One Year In // The Charter
“I don’t know where this is leading me, but I like the direction I’m headed…” - Mel Robbins (via podcast)
One Year Down
Howdy everyone! Early January 2026 marked one year since I stood up keith.diy. I figured that was as good of an opportunity as any to take a break from the self-helpy essays I’ve been locked in on recently, and take stock on how this whole experiment has gone.
Consider this a brief detour from our standard programming to:
Share a few learnings and realizations I’ve had over the past year of keith.diy
Give a clearer sense of how I’m thinking about the site moving forward
Outline some initial changes you may start to see as a result
Before we jump in, I want to take a second to express my genuine gratitude and appreciation for any and every single person who’s read one of my essays or visited the site over the past year. I know we’ve all got 25 different things vying for our attention at any given time, so I truly appreciate anyone willing to carve out the time to engage with this stuff.
The fact that anyone clicked on one of my links this year means more than I expected. While this site is ultimately “for me,” the feedback and engagement I’ve gotten has put real wind in my sails and helped me stick with it. It would be ideal if every single thing I said resonated with every single one of you, but I know that’s never going to happen - as always, take what’s useful and feel free to leave the rest.
One last note - many of the quotes and concepts I allude to in today’s essay can be found in Kevin Kelly’s “101 Additional Advices” - if you don’t read everything below, I recommend at least giving this one a quick scroll. Tons of helpful nuggets in there.
OK - context out of the way, let’s discuss the past year.
Building in Public
Looking back, a lot of what I wrote this past year probably felt a little repetitive. Same themes, same questions, same general tone. Despite all the writing about intentionality, that itself wasn’t entirely intentional. I was basically just writing for myself, trying to work through a couple of things that felt unresolved, and this site became the place where I did that out loud.
At a surface level, the original motivation behind keith.diy was simple: I wanted to become a more “creative” person. That’s still true, but I now think that framing was incomplete. This site has ended up being less about creativity in the abstract and more about reshaping how I think about myself - as well as how I actually spend my time.
For most of my life, my identity has been fairly narrow. I spent years thinking of myself primarily as an athlete. Once I realized I wasn’t going to make the league (meaning the MLS 🙁), that identity shifted. Slowly, and largely unintentionally, I began defining myself more and more by my professional life: the industry, the company, the title. Somewhere along the way, a disproportionate amount of my sense of progress and self-worth became tied to those markers.
Over the past year, keith.diy has functioned as a way to loosen that grip.
More than anything, this site is becoming a tool for building a kind of self-actualization muscle - getting more comfortable taking initiative, committing to ideas, and generating momentum without anyone assigning me a task or holding a deadline over my head. Writing publicly was simply the most accessible place to start.
Doing that in public is a crucial piece of the equation. I don’t need massive exposure or validation - just enough visibility to create a bit of pressure. Enough that I can’t quietly abandon things, but not so much that fear or ego get in the way of starting.

Task goal>
Please copy word for word the stretch of the essay on the site's first year from "Doing that in" through "way of starting.". The data that comes next has nothing to do with the essay above.

Listed entries>
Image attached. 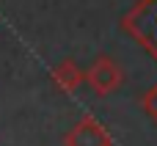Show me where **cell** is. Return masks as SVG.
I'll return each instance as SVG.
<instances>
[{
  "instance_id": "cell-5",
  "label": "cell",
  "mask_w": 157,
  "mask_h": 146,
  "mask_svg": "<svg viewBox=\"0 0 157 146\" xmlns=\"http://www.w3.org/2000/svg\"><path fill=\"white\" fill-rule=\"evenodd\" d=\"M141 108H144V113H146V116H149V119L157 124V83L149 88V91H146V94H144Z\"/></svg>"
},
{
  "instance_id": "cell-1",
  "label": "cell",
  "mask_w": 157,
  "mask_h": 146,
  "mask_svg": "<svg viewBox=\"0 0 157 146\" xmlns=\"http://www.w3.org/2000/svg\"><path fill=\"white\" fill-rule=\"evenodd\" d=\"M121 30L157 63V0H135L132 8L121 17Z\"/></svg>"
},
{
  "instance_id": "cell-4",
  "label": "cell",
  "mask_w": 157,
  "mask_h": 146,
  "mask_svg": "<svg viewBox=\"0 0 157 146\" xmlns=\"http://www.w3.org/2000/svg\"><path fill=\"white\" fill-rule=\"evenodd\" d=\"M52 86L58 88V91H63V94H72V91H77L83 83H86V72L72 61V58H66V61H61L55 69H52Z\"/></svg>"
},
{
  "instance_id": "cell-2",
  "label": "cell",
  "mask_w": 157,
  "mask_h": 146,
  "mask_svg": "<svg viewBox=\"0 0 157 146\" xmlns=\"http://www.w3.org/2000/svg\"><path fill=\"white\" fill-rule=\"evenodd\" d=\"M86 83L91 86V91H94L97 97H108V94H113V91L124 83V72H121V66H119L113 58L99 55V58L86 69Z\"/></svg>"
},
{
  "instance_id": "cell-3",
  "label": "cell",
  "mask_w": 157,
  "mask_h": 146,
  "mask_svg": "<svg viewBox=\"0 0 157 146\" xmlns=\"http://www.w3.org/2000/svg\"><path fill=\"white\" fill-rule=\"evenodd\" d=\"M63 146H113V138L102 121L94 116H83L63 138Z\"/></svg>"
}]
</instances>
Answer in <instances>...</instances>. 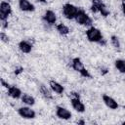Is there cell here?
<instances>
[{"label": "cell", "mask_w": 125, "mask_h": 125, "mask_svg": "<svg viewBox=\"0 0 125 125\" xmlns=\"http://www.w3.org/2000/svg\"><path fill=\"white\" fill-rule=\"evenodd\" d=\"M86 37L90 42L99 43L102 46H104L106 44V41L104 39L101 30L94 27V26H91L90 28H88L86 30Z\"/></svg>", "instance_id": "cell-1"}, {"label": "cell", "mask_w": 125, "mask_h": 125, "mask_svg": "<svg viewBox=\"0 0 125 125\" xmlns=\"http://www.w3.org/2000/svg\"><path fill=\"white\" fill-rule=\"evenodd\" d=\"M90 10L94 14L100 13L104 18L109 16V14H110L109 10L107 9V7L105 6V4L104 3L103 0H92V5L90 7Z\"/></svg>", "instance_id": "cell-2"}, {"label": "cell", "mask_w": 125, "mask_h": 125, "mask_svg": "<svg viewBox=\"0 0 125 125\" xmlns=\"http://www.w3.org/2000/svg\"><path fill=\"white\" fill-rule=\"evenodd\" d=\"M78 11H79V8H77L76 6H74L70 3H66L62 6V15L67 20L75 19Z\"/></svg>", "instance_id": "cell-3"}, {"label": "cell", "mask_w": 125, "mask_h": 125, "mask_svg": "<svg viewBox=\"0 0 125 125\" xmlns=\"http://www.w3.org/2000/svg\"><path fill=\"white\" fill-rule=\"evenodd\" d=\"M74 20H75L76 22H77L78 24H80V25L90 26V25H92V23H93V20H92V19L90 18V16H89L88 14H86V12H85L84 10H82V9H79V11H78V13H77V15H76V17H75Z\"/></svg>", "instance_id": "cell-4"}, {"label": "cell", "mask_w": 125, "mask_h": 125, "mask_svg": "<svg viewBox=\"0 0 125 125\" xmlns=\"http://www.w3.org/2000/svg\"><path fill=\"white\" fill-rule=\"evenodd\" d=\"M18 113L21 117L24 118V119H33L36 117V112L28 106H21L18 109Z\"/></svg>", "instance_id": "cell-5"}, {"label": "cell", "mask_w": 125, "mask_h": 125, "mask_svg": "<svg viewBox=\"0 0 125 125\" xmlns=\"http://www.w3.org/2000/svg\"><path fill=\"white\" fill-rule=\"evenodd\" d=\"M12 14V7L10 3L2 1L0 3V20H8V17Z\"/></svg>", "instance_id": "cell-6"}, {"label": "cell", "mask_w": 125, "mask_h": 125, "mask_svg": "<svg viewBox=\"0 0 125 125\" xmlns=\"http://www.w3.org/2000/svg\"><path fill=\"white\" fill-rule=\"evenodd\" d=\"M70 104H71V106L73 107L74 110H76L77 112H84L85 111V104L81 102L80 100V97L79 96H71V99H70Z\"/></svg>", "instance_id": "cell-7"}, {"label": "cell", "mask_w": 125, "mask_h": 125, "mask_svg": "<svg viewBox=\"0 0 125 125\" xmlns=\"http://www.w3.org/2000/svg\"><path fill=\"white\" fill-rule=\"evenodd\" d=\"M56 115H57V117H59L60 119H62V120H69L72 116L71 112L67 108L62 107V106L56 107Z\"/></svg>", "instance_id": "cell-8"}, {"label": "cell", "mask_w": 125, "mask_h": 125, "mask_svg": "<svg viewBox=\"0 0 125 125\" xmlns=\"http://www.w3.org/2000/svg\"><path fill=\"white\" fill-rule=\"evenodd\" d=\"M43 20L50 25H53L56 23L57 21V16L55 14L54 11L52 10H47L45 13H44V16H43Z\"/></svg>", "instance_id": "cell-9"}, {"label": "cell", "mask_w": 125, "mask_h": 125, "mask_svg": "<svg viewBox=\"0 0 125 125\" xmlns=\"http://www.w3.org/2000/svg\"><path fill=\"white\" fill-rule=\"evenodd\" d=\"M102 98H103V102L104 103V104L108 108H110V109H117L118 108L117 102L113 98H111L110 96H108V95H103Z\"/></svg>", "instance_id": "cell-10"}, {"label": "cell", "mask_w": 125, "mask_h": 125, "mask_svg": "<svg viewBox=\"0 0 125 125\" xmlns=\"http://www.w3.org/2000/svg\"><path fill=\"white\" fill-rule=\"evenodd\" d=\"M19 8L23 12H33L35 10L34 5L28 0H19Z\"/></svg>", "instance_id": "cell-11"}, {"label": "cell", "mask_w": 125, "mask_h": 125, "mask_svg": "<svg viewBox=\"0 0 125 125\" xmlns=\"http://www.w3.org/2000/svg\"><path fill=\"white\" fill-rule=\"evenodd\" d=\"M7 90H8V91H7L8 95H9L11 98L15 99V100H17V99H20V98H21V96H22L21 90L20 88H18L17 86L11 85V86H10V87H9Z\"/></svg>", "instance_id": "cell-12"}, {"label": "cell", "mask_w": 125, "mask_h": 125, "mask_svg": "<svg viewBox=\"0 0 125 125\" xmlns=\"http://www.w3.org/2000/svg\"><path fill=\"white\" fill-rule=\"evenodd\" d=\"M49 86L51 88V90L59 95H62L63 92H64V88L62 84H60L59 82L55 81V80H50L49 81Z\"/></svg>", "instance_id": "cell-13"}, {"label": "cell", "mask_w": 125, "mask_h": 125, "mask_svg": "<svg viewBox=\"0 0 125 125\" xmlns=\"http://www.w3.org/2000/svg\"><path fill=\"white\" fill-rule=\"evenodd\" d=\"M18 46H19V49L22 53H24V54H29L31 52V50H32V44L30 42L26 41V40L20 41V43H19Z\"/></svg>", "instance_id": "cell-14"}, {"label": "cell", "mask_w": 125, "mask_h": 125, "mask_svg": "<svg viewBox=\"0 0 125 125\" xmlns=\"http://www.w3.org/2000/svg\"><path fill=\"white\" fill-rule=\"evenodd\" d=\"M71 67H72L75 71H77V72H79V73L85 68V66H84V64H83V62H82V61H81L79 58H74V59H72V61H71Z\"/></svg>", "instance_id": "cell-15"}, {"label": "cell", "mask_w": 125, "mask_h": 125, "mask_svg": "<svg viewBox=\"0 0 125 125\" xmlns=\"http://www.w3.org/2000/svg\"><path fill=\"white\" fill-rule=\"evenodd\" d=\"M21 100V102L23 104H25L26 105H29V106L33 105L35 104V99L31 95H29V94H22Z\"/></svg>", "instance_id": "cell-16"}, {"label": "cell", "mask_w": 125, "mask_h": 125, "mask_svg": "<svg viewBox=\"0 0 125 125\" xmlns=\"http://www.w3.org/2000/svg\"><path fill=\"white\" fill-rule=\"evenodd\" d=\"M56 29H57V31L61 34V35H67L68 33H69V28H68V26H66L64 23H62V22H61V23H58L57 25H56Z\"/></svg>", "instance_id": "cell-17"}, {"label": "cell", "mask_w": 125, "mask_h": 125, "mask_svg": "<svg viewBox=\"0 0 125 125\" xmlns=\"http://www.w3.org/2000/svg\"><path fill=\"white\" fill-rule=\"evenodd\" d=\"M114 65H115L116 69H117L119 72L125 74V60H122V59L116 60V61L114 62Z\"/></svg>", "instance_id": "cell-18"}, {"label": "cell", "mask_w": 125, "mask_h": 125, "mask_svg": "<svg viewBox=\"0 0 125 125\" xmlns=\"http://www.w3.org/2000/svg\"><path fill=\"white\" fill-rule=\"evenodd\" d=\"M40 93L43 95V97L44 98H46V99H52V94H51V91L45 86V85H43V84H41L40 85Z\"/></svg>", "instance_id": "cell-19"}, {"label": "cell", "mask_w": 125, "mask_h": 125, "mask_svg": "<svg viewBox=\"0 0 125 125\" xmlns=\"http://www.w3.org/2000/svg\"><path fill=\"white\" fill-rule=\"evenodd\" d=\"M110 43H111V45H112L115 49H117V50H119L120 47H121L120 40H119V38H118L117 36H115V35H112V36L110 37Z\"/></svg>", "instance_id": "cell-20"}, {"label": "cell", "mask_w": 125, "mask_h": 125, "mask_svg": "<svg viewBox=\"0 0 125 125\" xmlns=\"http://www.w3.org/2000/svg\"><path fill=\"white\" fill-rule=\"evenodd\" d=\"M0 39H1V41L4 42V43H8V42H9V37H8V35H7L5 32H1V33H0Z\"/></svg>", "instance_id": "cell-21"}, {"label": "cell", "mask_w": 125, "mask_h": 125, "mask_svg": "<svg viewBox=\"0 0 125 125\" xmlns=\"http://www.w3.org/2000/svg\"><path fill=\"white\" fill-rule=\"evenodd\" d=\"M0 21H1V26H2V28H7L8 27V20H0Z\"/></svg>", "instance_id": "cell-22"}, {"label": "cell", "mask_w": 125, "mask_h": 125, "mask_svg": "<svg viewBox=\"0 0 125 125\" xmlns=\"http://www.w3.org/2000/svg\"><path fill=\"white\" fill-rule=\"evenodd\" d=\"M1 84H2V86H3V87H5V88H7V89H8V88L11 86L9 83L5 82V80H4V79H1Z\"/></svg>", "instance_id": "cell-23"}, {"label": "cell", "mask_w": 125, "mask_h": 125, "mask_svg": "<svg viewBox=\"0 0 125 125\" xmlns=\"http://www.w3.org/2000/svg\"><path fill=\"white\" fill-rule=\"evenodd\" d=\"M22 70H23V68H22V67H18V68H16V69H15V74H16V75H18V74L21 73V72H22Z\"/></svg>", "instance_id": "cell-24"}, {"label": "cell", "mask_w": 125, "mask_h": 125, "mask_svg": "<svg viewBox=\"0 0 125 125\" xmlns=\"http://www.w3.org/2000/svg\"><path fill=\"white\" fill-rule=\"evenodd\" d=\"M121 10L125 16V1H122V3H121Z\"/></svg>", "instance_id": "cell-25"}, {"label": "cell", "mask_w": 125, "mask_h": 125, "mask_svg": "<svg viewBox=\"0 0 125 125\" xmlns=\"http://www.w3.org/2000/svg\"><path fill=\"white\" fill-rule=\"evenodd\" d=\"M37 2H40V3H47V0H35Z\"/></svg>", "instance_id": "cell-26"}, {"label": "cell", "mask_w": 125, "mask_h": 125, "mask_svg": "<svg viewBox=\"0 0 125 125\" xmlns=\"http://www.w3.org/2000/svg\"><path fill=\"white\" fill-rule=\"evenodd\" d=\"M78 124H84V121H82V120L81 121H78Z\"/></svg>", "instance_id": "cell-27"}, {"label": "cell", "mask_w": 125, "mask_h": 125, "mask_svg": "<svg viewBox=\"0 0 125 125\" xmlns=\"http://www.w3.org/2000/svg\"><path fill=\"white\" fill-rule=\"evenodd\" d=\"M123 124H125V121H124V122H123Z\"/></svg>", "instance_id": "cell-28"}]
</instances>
==
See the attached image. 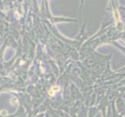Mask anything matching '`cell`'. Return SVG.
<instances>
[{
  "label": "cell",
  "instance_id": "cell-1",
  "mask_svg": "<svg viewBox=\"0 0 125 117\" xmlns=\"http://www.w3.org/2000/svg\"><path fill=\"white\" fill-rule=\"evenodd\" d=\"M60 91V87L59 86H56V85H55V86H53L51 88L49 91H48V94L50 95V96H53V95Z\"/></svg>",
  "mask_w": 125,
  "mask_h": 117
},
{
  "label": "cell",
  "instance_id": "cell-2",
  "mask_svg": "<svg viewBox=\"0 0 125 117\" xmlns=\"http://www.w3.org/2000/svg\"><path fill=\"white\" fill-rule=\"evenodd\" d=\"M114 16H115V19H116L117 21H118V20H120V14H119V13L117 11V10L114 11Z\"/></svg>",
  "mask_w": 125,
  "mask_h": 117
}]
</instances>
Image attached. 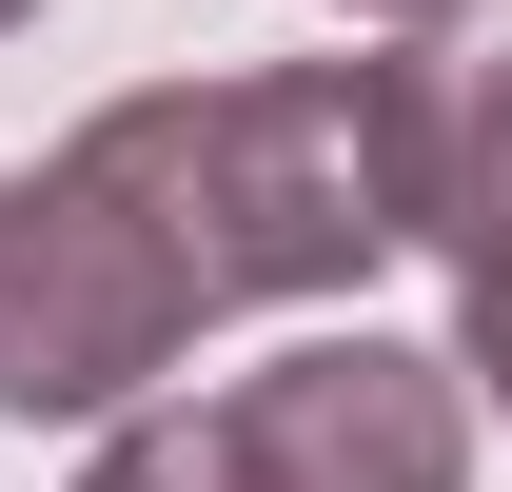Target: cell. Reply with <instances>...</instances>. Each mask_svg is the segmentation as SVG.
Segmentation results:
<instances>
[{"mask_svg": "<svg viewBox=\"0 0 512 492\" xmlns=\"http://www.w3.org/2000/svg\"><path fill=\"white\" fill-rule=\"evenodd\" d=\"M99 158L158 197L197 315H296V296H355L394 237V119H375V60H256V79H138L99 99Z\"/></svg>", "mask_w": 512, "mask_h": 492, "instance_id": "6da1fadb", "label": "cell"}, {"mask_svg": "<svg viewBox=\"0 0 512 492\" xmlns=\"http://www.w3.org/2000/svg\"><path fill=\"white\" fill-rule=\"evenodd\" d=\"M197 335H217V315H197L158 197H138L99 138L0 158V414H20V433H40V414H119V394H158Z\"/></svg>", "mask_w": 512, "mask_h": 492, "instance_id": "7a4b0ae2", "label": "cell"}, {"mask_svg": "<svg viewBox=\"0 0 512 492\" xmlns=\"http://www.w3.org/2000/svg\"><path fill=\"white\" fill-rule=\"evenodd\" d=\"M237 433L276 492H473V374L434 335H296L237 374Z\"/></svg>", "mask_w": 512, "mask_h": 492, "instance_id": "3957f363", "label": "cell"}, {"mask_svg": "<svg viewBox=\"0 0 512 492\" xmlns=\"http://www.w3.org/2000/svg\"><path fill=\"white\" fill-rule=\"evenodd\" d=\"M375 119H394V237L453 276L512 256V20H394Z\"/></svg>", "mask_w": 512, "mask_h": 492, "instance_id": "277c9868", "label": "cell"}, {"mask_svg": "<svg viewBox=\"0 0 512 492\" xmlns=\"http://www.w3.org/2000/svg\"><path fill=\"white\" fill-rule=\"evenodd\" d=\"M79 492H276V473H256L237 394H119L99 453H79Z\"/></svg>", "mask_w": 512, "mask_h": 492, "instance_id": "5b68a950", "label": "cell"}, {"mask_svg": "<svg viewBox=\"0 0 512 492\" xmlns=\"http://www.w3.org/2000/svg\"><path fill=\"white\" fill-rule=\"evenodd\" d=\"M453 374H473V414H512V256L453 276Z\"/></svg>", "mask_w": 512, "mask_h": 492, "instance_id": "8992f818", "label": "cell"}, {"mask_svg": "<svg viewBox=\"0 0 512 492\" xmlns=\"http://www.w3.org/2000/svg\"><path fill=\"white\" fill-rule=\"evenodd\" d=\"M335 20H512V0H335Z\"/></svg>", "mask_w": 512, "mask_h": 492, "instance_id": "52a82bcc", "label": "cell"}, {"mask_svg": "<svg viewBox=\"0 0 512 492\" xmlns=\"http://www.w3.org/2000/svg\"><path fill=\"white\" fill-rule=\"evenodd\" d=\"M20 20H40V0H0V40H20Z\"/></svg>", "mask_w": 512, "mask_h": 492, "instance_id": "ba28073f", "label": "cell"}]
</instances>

Task answer>
Doing that in public is a crucial piece of the equation. I don’t need massive exposure or validation - just enough visibility to create a bit of pressure. Enough that I can’t quietly abandon things, but not so much that fear or ego get in the way of starting.